[Start of The records]

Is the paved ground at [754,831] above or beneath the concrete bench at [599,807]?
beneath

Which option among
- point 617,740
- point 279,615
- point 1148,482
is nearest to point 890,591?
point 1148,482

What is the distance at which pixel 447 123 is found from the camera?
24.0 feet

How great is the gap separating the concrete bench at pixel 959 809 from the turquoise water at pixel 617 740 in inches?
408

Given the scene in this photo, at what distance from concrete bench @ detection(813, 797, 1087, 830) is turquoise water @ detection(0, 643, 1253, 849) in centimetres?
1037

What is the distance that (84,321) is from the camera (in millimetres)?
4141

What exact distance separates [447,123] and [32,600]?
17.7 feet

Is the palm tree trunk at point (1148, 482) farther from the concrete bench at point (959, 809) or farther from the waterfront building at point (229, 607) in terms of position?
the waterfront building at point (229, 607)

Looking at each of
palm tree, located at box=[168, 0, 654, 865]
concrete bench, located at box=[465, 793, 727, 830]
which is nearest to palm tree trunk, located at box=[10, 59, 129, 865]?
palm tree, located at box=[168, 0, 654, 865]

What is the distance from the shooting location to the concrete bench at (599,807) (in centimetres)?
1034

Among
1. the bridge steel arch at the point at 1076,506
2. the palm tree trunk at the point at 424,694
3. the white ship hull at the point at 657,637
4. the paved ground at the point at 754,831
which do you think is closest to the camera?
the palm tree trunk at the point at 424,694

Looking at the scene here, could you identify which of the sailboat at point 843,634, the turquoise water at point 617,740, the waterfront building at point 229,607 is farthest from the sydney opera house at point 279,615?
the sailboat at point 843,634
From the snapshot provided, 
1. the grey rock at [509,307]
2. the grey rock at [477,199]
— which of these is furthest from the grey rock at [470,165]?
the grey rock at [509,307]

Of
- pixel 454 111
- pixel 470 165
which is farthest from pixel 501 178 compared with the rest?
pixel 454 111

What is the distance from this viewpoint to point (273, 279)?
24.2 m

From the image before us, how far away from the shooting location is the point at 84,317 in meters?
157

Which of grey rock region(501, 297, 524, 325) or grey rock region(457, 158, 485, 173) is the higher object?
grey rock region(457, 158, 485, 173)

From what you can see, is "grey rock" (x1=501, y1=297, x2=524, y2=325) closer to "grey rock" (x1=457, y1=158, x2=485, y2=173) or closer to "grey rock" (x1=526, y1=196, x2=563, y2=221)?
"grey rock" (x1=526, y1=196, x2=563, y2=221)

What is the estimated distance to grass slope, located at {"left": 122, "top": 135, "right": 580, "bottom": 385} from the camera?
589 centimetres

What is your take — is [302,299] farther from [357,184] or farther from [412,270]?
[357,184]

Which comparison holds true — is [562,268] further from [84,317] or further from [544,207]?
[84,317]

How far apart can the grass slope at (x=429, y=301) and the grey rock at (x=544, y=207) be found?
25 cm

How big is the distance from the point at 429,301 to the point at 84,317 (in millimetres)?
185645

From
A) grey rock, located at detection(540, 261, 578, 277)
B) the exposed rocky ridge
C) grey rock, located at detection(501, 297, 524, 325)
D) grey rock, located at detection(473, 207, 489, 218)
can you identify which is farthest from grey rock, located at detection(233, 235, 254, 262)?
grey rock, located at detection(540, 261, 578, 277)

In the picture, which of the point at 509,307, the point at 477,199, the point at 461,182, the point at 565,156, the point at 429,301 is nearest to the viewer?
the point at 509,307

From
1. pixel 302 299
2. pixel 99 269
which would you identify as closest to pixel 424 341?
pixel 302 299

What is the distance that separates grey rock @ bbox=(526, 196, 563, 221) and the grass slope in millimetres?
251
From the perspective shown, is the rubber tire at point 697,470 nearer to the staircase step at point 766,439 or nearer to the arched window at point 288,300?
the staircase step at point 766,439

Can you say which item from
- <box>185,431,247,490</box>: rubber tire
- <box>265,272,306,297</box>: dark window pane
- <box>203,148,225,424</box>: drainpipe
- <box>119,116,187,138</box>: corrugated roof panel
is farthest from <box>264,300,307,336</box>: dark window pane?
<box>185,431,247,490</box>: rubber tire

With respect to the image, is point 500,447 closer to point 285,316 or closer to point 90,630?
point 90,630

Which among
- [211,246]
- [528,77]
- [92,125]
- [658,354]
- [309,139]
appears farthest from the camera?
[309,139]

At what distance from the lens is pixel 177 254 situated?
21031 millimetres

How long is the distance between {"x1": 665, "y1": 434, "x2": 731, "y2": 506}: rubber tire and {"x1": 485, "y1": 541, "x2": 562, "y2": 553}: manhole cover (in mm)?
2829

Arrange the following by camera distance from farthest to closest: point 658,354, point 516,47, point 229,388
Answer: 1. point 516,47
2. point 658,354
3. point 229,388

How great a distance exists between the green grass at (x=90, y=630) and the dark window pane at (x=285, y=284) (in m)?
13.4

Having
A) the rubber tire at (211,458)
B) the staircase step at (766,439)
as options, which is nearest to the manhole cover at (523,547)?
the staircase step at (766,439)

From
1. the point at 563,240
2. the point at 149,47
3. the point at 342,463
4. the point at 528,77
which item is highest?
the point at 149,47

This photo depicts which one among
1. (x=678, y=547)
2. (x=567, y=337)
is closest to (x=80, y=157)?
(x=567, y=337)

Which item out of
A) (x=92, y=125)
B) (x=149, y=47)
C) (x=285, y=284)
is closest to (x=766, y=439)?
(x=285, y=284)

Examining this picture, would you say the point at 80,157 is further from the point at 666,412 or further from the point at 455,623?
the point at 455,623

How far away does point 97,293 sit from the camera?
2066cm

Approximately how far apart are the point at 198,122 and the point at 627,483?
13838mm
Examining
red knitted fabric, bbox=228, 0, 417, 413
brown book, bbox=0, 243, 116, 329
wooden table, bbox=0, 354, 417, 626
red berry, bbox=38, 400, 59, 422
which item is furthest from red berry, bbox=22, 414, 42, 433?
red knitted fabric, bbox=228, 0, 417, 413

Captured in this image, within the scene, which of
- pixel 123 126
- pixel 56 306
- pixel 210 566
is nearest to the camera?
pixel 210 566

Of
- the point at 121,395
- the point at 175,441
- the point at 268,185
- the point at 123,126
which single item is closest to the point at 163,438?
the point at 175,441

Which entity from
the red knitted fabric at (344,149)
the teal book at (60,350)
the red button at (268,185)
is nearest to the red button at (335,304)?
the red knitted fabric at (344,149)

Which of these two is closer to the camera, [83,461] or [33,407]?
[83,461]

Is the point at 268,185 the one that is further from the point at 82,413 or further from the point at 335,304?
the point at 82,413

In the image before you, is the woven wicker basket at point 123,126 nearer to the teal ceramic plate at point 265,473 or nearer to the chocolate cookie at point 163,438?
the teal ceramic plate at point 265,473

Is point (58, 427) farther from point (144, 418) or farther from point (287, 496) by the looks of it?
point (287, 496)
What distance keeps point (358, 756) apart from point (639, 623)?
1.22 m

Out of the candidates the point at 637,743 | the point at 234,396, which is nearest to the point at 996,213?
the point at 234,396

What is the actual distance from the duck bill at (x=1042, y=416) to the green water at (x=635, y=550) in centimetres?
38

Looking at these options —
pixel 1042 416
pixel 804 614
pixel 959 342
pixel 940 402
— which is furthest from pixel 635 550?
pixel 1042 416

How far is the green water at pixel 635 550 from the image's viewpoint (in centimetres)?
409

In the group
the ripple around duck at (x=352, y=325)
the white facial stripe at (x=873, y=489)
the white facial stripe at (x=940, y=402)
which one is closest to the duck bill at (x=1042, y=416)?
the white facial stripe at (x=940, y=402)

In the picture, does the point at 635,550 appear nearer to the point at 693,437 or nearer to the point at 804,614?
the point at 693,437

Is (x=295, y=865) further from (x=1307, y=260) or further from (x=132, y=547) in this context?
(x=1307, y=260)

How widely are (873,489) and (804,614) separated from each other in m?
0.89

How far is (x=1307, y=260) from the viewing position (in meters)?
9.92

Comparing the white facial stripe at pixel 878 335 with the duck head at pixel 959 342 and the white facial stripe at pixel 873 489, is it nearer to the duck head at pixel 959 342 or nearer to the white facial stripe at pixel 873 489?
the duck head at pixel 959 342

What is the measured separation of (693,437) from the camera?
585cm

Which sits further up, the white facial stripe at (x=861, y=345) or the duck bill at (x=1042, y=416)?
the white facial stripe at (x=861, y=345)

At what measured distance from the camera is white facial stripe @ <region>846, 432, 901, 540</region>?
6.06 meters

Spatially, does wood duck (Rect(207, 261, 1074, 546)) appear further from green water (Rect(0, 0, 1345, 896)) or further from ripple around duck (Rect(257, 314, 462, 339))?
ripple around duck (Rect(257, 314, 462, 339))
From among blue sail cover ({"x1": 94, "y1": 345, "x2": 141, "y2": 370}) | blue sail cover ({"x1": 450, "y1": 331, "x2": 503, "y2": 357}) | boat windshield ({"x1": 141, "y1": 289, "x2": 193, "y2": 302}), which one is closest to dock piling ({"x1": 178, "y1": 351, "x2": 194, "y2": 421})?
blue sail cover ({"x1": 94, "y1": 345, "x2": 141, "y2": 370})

[End of The records]

Task
Copy out the rows verbatim, beginning at the line that has "From the perspective" and stopping after the line that has "21031 millimetres".

Solved exercise
From the perspective shown, is the rubber tire at point 697,470 nearer to the staircase step at point 766,439 or nearer to the arched window at point 288,300?
the staircase step at point 766,439

Can you say which item from
- <box>185,431,247,490</box>: rubber tire
- <box>265,272,306,297</box>: dark window pane
- <box>203,148,225,424</box>: drainpipe
- <box>119,116,187,138</box>: corrugated roof panel
is farthest from <box>264,300,307,336</box>: dark window pane?
<box>185,431,247,490</box>: rubber tire

With respect to the image, is point 500,447 closer to point 285,316 or closer to point 90,630?
point 90,630

Which among
- [211,246]
- [528,77]
- [92,125]
- [658,354]
- [309,139]
appears farthest from the camera?
[309,139]

At what distance from the lens is pixel 177 254 situated?
21031 millimetres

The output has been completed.